DEFINITIVAMENTE DESTITUITO L’IMMAGINARIO PRESIDENTE DEL VENEZUELA JUAN GUAIDO’

 

Finisce nel peggiore dei modi il 2022 per l’immaginario Presidente del Venezuela Juan Guaidò infatti nella seconda votazione della parallela Assemblea Nazionale avvenuta ieri l’autoproclamato presidente è stato definitivamente destituito.

La seconda votazione della parallela Assemblea Nazionale espressione del governo ombra creato dall’opposizione venezuelana si è svolta in maniera virtuale ieri ed hanno votato a favore della destituzione di Guaidò 72 deputati, 29 sono stati i contrari e otto gli astenuti.

Durante la prima votazione, tenutasi il 22 dicembre scorso, la proposta di porre fine all’interinato era stata approvata con 72 voti a favore, 23 contrari e nove astensioni segnando di fatto la fine di Juan Guaidò.

Il 23 gennaio 2019 il deputato dell’opposizione Juan Guaidò, un perfetto sconosciuto fino ad allora, si era autoproclamato presidente in carica del Venezuela e successivamente è stato riconosciuto dalla Casa Bianca, suo principale sponsor, e da una cinquantina di altri paesi fedeli agli Stati Uniti compresa l’Unione Europea. Tuttavia, la Corte Suprema di Giustizia ha dichiarato questa azione un reato di usurpazione di funzioni non valide alla Costituzione venezuelana.

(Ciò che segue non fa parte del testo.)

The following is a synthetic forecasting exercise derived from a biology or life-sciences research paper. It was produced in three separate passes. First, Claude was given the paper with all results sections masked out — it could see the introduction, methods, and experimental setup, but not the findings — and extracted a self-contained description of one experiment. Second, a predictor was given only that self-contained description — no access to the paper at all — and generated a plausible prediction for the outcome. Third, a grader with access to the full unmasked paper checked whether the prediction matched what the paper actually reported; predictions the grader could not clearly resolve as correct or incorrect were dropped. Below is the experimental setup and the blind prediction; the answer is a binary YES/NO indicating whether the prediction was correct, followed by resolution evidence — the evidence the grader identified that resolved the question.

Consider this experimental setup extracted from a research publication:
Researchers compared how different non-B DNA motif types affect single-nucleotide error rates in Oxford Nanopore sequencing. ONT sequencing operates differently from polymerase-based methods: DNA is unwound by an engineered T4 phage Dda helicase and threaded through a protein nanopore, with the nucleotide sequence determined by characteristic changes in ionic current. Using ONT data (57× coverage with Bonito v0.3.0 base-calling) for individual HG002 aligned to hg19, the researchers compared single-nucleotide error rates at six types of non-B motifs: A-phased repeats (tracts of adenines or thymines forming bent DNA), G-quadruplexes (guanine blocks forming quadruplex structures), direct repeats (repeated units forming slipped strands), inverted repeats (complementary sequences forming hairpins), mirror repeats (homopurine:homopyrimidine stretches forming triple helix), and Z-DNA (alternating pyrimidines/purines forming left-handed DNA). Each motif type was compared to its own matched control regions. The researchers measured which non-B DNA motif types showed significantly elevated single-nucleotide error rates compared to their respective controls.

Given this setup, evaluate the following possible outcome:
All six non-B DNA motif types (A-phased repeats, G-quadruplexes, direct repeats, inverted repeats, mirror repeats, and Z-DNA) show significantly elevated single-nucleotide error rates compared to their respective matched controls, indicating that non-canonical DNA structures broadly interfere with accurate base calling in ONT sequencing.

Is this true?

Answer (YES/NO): NO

Nonostante il consiglio di amministrazione dell’Assemblea Nazionale, a cui apparteneva Guaidó, fosse stato dichiarato nullo” in diverse sentenze dal Tribunale di Giustizia, i deputati dell’opposizione radicale hanno ignorato la decisione della massima corte e hanno cercato di continuare le loro funzioni, tra cui la richiesta agli Stati Uniti di imporre misure coercitive al Venezuela.

Durante l’incontro attraverso la piattaforma Zoom, la maggioranza dell’opposizione ha sostenuto che “l’interinato non ha raggiunto i suoi obiettivi”, ma ha osservato che il Parlamento deve essere mantenuto per salvare i beni all’estero e continuare a lottare contro il governo di Maduro.

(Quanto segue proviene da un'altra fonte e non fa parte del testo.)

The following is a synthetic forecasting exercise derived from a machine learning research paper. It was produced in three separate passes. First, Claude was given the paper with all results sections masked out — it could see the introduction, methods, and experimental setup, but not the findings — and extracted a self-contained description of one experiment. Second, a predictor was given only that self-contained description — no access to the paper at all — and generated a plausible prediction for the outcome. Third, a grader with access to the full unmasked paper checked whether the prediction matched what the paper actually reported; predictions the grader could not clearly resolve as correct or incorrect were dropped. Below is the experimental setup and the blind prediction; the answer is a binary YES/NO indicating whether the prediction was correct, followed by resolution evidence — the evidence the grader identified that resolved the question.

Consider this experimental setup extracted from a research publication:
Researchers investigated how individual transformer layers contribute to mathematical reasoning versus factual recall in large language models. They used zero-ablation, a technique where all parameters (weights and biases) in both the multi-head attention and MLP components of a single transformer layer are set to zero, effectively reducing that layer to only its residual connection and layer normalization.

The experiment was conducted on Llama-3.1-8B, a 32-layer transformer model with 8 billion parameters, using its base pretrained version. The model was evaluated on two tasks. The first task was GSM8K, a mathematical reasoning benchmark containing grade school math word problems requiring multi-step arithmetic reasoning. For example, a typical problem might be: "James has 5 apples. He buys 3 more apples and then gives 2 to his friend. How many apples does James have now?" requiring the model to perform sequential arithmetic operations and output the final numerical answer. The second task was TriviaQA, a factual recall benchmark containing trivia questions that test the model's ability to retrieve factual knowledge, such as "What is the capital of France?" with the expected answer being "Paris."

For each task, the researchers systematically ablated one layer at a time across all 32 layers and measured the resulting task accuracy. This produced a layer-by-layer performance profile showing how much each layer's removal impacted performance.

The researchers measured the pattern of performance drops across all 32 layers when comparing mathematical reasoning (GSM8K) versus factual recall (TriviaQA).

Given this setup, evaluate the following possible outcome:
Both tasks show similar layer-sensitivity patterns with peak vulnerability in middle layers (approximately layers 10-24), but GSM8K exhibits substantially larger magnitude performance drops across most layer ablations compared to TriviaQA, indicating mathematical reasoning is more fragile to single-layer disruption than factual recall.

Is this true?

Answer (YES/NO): NO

Nel 2021 è entrato in carica il nuovo Parlamento, a maggioranza chavista, dove sono presenti anche esponenti  dei settori moderati dell’opposizione, ma gli ex deputati dell’ala più radicale antichavista continuano ad etichettare le elezioni legislative del 2020 come fraudolente e non ne riconoscono i risultati.

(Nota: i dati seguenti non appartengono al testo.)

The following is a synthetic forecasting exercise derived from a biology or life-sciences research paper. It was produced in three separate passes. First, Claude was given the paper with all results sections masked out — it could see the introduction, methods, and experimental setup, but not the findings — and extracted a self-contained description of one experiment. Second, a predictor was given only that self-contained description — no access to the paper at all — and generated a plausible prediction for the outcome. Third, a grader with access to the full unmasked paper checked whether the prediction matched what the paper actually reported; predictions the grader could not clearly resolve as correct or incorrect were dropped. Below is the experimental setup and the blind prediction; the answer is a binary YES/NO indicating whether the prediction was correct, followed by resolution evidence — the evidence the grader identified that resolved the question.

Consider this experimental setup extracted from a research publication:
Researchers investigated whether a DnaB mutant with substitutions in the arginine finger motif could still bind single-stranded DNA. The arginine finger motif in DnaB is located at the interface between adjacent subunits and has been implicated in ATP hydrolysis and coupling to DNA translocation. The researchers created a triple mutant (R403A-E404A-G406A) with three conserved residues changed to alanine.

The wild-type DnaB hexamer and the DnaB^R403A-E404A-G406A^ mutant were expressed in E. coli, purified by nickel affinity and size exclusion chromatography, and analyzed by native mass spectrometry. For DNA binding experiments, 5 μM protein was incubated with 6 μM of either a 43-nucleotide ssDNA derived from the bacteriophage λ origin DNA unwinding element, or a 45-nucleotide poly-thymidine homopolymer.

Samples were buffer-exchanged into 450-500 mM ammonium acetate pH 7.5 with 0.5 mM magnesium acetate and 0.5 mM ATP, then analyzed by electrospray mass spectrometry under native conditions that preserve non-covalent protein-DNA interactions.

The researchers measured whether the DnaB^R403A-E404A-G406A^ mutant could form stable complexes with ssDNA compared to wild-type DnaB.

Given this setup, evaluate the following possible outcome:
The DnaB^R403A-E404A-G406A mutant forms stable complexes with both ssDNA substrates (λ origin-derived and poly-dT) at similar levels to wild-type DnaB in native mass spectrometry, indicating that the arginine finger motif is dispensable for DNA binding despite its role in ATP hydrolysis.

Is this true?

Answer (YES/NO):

Inizialmente la riunione per decidere la possibile eliminazione del cosiddetto “governo ad interim” era prevista per giovedì scorso ma poi è stata spostata al giorno successivo. Guaidó ha riferito sul suo account Twitter che aveva deciso di rinviarla al 3 gennaio ma la sua richiesta è stata  respinta dai  partiti di opposizione Acción Democrática (AD), Un Nuevo Tiempo (UNT), Primero Justicia (PJ) e Movimiento por Venezuela (MPV) che hanno promosso la decisione di cessazione del interinato.